TensorFlow 2.0 + Keras, 딥러닝 연구자들을 위한 오버뷰

@fchollet, October 2019 (번역 @chansung)

원본은 TensorFlow 2.0 + Keras Overview for Deep Learning Researchers입니다.

이 문서는 입문, 특강, 그리고 TensorFlow 2.0의 API를 빠르게 참조하는 목적을 위해 제공됩니다.

TensorFlow와 Keras는 모두 약 4년전쯤 릴리즈 되었습니다 (Keras는 2015년 3월, TensorFlow는 2015년 11월). 이는 딥러닝 세계의 관점에서 볼 때, 꽤 오랜시간이라고 볼 수 있습니다!

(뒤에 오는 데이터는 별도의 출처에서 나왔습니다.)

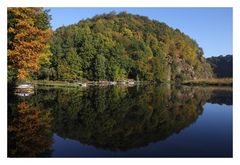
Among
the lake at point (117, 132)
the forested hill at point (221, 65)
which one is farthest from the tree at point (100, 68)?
the forested hill at point (221, 65)

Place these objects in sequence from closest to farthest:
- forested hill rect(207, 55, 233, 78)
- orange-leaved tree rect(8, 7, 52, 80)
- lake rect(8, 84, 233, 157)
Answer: lake rect(8, 84, 233, 157)
orange-leaved tree rect(8, 7, 52, 80)
forested hill rect(207, 55, 233, 78)

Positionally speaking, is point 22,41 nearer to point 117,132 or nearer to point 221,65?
point 117,132

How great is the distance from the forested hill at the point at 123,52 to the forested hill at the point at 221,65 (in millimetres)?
4228

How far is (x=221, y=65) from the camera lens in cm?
12244

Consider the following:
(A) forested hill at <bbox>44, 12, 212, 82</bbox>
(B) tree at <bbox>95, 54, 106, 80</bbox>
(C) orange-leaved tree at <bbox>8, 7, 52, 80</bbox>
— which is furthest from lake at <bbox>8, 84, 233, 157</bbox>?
(B) tree at <bbox>95, 54, 106, 80</bbox>

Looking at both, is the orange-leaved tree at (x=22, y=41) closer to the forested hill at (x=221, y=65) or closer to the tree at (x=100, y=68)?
the tree at (x=100, y=68)

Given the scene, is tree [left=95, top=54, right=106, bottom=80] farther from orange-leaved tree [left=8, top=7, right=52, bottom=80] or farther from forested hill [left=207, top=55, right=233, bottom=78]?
forested hill [left=207, top=55, right=233, bottom=78]

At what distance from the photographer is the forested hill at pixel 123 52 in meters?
55.7

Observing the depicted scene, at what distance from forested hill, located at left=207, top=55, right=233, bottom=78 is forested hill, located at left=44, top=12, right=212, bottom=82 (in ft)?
13.9

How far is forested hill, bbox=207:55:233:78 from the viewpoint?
114m

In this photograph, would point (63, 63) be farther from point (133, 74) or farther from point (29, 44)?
point (29, 44)
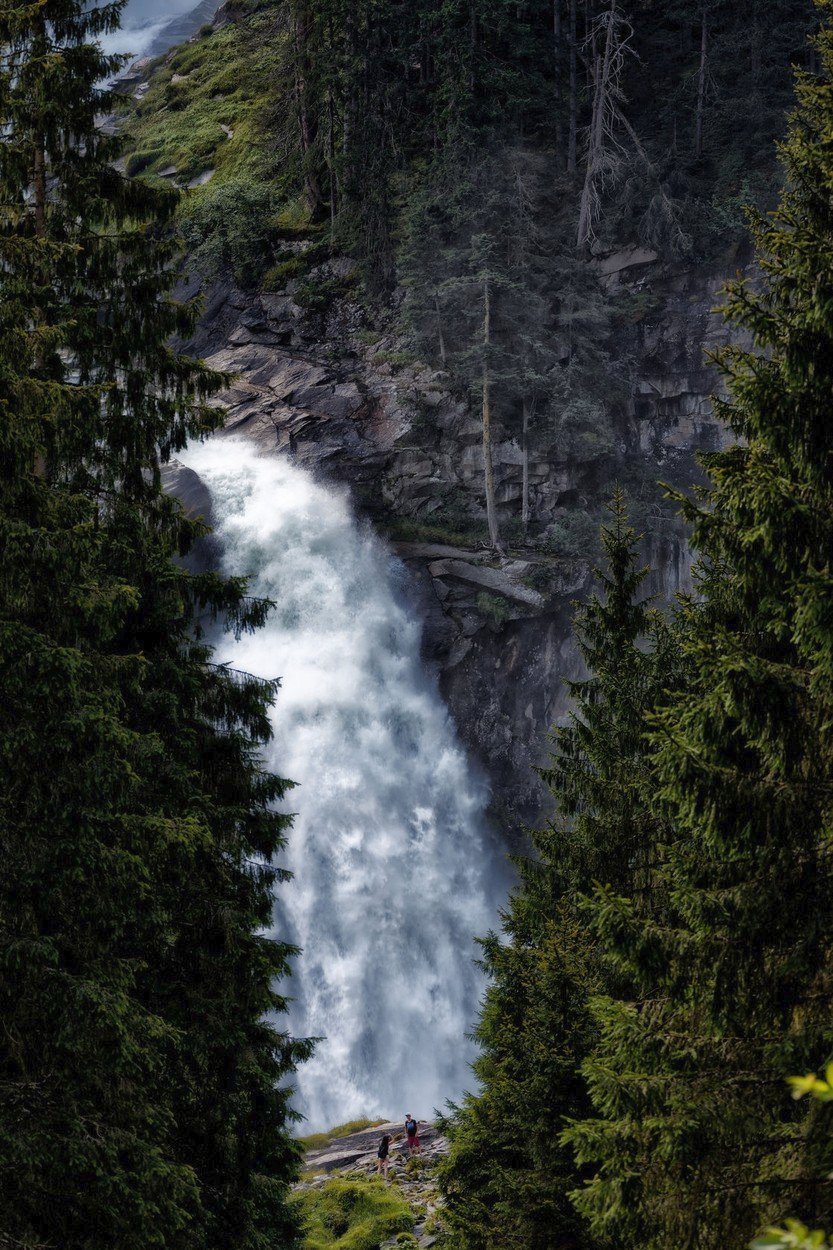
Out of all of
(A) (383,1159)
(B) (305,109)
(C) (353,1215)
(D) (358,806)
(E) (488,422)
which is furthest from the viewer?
(B) (305,109)

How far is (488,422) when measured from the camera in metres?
33.1

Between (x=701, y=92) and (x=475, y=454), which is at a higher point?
(x=701, y=92)

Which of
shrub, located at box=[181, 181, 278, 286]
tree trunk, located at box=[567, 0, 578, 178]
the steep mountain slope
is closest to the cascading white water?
the steep mountain slope

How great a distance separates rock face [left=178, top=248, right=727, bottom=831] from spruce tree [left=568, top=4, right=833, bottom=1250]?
25.9m

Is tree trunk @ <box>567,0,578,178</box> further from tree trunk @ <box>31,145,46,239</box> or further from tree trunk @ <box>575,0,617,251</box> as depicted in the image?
tree trunk @ <box>31,145,46,239</box>

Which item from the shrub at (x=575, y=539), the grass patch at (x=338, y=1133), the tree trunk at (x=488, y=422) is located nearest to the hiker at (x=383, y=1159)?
the grass patch at (x=338, y=1133)

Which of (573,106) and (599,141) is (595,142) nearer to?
(599,141)

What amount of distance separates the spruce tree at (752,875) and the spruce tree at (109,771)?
3078 millimetres

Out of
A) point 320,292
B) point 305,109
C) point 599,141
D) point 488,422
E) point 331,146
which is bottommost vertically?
point 488,422

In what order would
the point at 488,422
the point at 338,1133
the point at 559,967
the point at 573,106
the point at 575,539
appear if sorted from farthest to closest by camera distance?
the point at 573,106 → the point at 575,539 → the point at 488,422 → the point at 338,1133 → the point at 559,967

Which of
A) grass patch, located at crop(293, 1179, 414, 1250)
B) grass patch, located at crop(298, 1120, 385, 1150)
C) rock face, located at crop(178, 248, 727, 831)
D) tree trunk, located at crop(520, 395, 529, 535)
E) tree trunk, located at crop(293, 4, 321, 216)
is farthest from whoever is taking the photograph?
tree trunk, located at crop(293, 4, 321, 216)

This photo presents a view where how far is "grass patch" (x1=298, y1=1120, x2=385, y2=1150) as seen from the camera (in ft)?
72.6

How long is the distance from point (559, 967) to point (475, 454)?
89.6 feet

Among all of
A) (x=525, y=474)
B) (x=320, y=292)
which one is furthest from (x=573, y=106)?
(x=525, y=474)
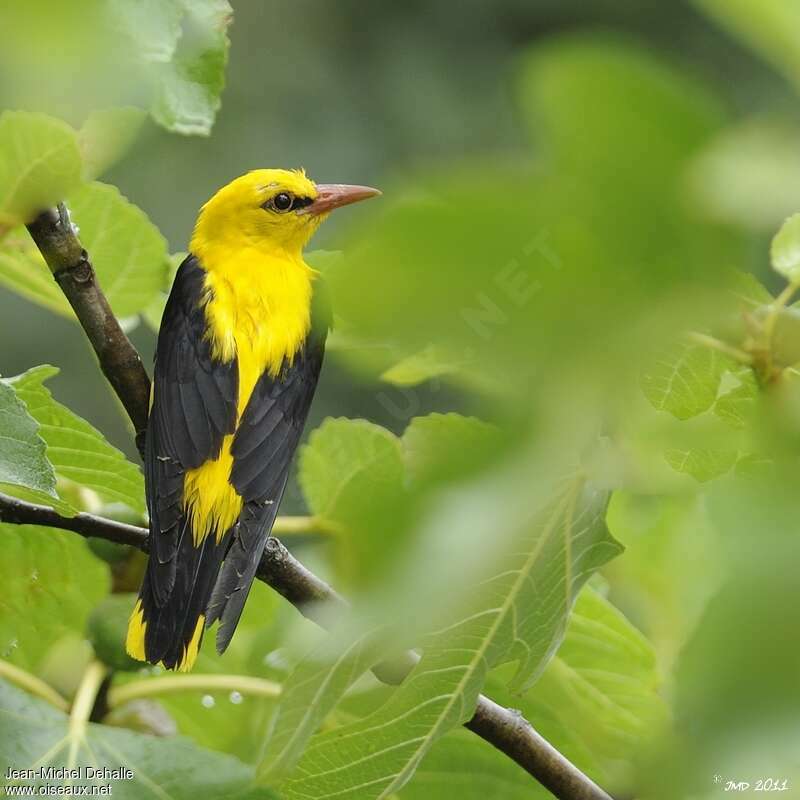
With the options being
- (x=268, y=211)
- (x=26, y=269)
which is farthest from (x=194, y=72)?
(x=268, y=211)

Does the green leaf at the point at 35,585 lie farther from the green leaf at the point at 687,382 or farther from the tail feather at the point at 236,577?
the green leaf at the point at 687,382

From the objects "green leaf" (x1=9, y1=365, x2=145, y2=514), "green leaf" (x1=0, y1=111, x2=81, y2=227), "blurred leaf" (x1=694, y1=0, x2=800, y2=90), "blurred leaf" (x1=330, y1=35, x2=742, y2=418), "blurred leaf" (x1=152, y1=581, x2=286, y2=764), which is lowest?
"blurred leaf" (x1=152, y1=581, x2=286, y2=764)

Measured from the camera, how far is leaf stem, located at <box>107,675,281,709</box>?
1.60 meters

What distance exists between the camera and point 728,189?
0.31 metres

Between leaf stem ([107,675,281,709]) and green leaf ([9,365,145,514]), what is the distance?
302mm

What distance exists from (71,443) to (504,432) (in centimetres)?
123

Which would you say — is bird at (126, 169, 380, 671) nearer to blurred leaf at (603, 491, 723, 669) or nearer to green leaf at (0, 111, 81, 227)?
green leaf at (0, 111, 81, 227)

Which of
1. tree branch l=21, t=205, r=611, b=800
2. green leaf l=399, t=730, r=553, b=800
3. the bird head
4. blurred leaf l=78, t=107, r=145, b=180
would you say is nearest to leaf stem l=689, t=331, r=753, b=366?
tree branch l=21, t=205, r=611, b=800

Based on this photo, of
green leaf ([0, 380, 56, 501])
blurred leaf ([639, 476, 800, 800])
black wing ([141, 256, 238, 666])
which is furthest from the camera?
black wing ([141, 256, 238, 666])

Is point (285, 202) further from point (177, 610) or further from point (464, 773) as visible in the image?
point (464, 773)

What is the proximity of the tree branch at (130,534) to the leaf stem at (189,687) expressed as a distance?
0.17 meters

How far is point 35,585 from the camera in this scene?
5.32 ft

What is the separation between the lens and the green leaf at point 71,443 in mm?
1463

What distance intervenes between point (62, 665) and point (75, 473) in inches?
22.0
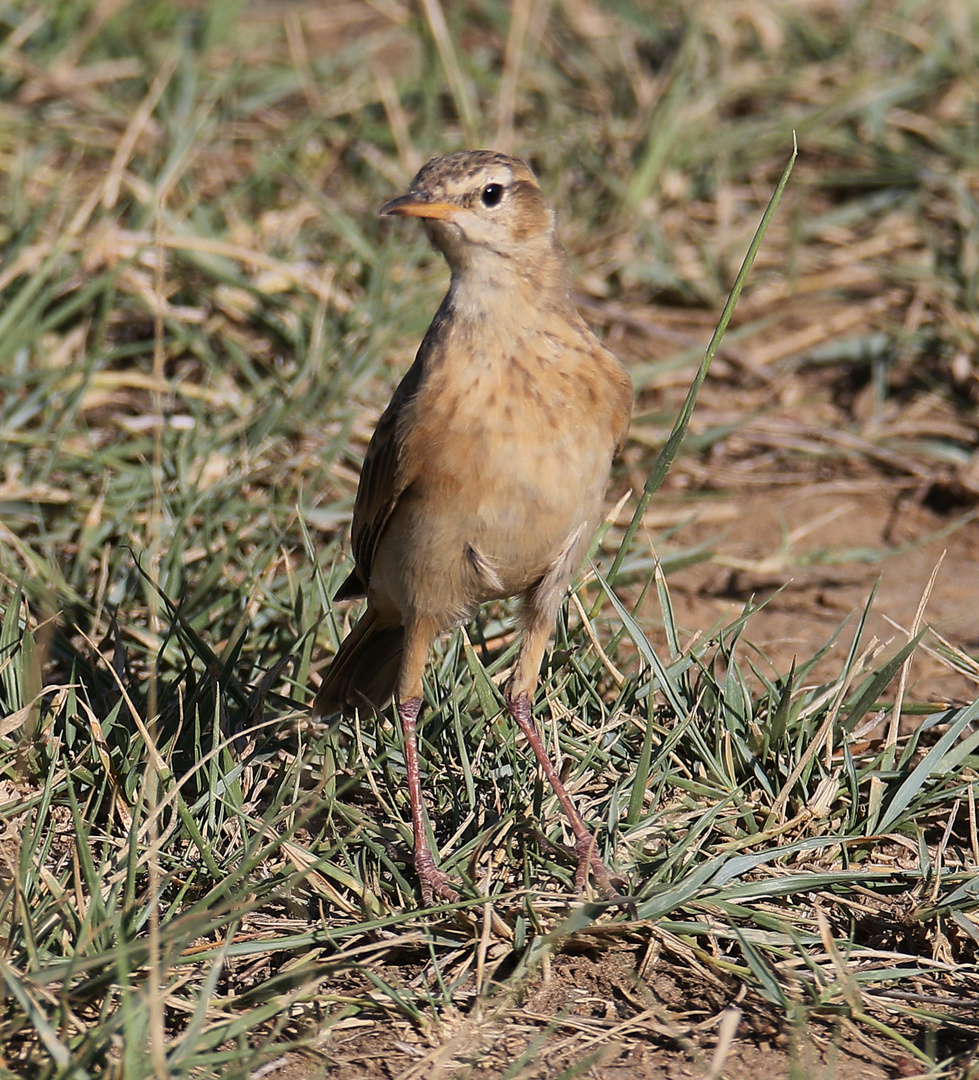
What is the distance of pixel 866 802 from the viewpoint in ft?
13.7

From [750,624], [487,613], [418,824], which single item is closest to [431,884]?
[418,824]

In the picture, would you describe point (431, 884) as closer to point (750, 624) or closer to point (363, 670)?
point (363, 670)

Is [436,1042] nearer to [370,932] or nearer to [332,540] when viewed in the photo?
[370,932]

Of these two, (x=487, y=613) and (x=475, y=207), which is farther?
(x=487, y=613)

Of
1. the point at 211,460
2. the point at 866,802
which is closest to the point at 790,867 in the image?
the point at 866,802

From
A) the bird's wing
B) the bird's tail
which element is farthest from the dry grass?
the bird's wing

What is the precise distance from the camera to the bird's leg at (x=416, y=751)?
3.89m

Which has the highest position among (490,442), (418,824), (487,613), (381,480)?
(490,442)

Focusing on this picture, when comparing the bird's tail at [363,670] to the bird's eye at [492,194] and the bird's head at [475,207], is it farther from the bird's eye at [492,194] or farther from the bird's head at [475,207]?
the bird's eye at [492,194]

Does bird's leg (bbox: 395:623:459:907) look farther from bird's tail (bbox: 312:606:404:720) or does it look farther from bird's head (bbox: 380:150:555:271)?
bird's head (bbox: 380:150:555:271)

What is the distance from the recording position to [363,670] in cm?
458

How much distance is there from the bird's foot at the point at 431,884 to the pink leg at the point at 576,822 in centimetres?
35

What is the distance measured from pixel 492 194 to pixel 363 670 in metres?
1.55

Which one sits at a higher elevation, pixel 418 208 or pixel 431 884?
pixel 418 208
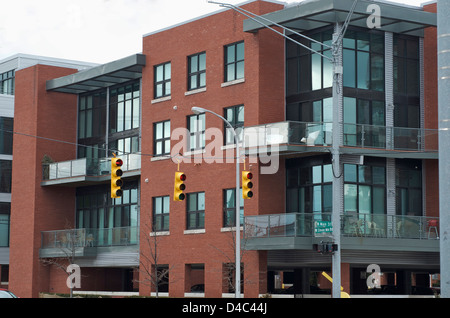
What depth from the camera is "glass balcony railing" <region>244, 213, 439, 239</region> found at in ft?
112

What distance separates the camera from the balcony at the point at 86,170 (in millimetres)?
46156

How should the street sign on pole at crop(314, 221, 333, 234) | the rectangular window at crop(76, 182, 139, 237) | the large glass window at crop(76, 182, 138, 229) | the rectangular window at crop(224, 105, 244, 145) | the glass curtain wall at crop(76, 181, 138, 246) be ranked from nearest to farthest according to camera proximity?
the street sign on pole at crop(314, 221, 333, 234) < the rectangular window at crop(224, 105, 244, 145) < the rectangular window at crop(76, 182, 139, 237) < the glass curtain wall at crop(76, 181, 138, 246) < the large glass window at crop(76, 182, 138, 229)

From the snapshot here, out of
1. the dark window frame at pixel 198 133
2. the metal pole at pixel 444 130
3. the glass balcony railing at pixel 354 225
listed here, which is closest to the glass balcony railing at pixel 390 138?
the glass balcony railing at pixel 354 225

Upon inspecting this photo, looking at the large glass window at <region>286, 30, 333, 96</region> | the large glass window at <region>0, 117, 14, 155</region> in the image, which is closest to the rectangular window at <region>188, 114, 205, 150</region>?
the large glass window at <region>286, 30, 333, 96</region>

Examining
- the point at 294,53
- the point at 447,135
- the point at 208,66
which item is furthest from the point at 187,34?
the point at 447,135

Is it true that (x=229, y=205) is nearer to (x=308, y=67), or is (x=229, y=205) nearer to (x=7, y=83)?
(x=308, y=67)

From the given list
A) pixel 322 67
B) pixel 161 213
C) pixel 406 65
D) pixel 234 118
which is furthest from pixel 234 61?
pixel 161 213

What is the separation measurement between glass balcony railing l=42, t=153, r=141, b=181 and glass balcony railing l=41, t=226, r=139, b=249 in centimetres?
355

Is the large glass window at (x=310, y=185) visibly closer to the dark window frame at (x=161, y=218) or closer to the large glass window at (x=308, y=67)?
the large glass window at (x=308, y=67)

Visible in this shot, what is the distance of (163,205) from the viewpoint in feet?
143

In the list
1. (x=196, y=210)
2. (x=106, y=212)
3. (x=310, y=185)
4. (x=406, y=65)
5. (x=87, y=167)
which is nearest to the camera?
(x=310, y=185)

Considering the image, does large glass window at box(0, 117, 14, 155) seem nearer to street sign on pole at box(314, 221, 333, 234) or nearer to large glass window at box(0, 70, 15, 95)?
large glass window at box(0, 70, 15, 95)

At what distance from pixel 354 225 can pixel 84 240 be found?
63.6 ft

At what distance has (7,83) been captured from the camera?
70.9 m
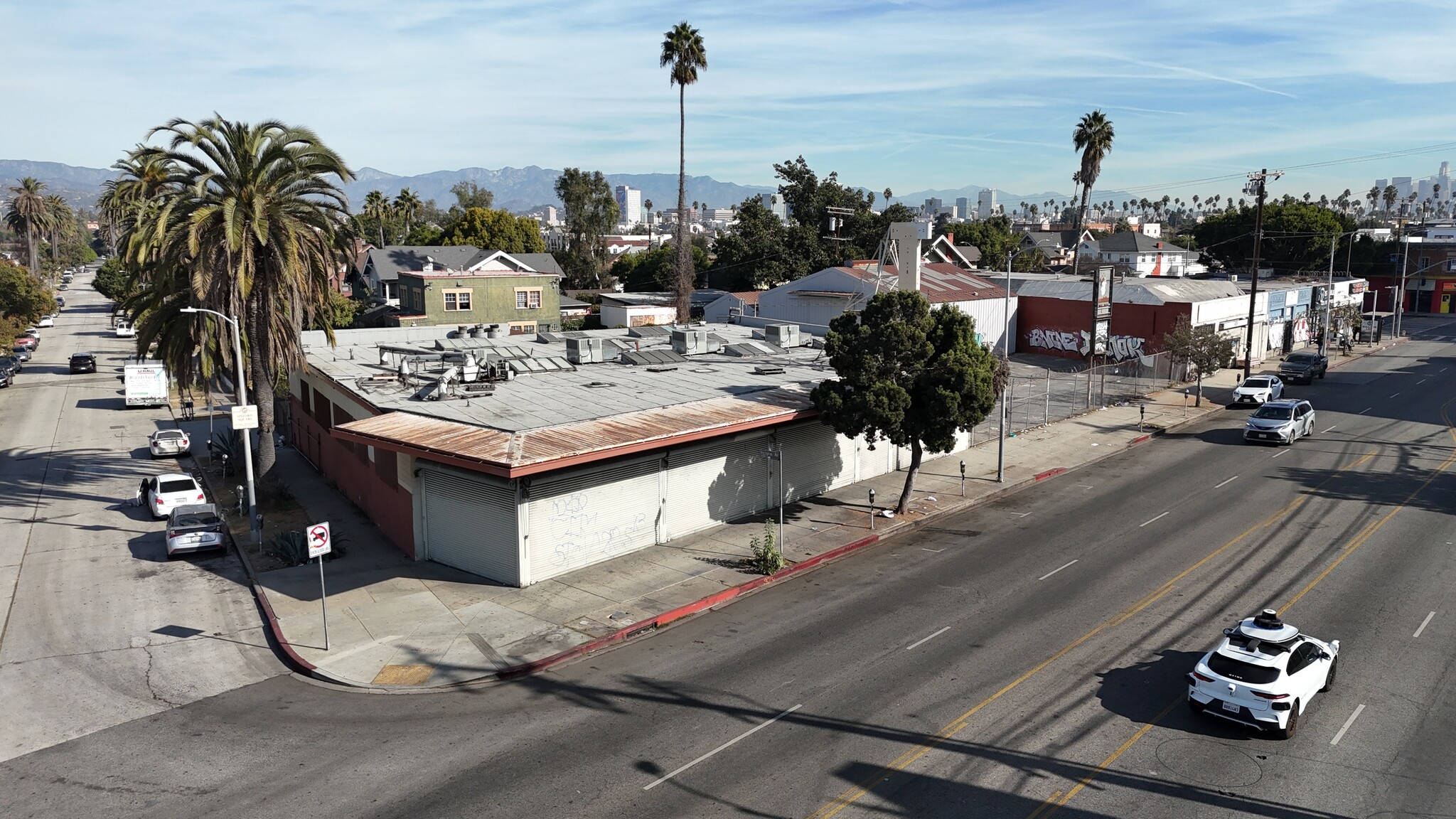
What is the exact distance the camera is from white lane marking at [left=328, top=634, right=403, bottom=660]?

과거에 TensorFlow 1.x + Keras는 여러가지 알려진 문제점을 가지고 있었습니다:

TensorFlow를 사용한다는것은 정적인 계산 그래프를 조작함을 의미하는것으로, Imperative 코딩 스타일을 사용하는 프로그래머로 하여금 어렵고, 불편한 느낌을 받게 했었습니다.
TensorFlow API가 매우 강력하면서도 유연하지만, 빠른 코드의 작성의 가능성이 결여되어 있었으며 종종 사용법은 어렵고 혼란스러웠습니다.
Keras는 매우 생산적이고 사용이 쉽지만, 연구에 사용된 사례에서 종종 유연성이 결여되었었습니다.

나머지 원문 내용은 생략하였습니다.